Sunday, May 22, 2011 was like any other day — until it wasn’t. At 5:34 PM, a tornado formed southwest of Joplin, Missouri. It grew to an EF5 monster with winds in excess of 200 MPH as it chewed its way through the town of fifty thousand, killing 158.

Wasn’t the Joplin Tornado Just a Fluke?

Admittedly, the 2011 Joplin tornado was an oddity. Out of the 1,200 or so tornados in the U.S. each year, only a very small number will ever be that strong. But, according to, EF5 tornados have occurred in nineteen states since 1950.

Most occur in an area known as Tornado Alley, which includes parts of Oklahoma, Kansas, Nebraska, Arkansas, Missouri, Iowa, Ohio, South Dakota, North Dakota, Minnesota, Wisconsin, Illinois, Indiana and Montana — nearly 30% of the entire country.

But tornados can occur in any state and at any time of the year.

Why Are Tornados So Dangerous?

Even small tornados can have wind speeds over 100 mph, and the largest (like the Joplin tornado) have wind speeds of 200 mph or more. The highest tornado wind speed ever recorded by radar was 304 mph.

High winds from tornados cause two kinds of damage:

  • Structural – roofs torn off, walls knocked down, trees toppled, etc.
  • Impact – loose objects and debris are picked up and hurled by the winds

Most tornado injuries and deaths are caused by flying debris.
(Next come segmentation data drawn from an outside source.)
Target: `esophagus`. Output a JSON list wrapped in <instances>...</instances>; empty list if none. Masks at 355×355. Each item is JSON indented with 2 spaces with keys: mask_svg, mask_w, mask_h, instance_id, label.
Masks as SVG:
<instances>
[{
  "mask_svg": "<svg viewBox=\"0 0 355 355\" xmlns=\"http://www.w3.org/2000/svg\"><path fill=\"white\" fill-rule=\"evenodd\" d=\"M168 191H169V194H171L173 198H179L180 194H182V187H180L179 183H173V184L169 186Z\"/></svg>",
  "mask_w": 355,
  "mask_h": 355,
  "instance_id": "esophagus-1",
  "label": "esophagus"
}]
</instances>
There are only two sure ways to protect yourself from flying debris:

  • Get into an approved above-ground storm shelter.
  • Hide underground in a basement, cellar or storm shelter

Storm Shelters Are Like Car Insurance

You buy car insurance to protect yourself in the event of an accident. In the same way, a storm shelter is your insurance policy in the event of a tornado. Hopefully you’ll never need it. But, when the unthinkable happens, nothing else will protect you as well.

How Safe Are Above-Ground Storm Shelters?

Below-ground storm shelters rely on the earth itself for protection from high wind and debris. Above-ground storm shelters have to be strong enough to withstand the worst that a tornado can deliver.

According to the University of Missouri Extension publication Storm Shelters and Safe Rooms, all of Missouri is in Wind Zone IV, meaning wind gusts in severe storms can reach 250 mph.

The publication above highlights three major factors to consider in selecting a shelter:

  • Durability — Are the walls, roof, and door strong enough to withstand 250 mph winds and wind-borne flying debris? Is it well-anchored to prevent overturning? Does the door fasten securely, probably with deadbolts?
  • Proximity — Can your family get to the shelter quickly, day or night?
  • Accessibility — Do you need handicap access? Does the door open inward or outward? What if the door is blocked by debris after the storm?

Although the Federal Emergency Management Agency (FEMA) and the National Storm Shelter Association (NSSA) or American Tornado Shelter Association have published performance criteria for storm shelters, and Texas Tech University had run an industry-best testing program for decades, there is currently no formal certification program.

Make sure that any storm shelter you select has been formally tested for debris impact resistance and bears the NSSA seal of approval.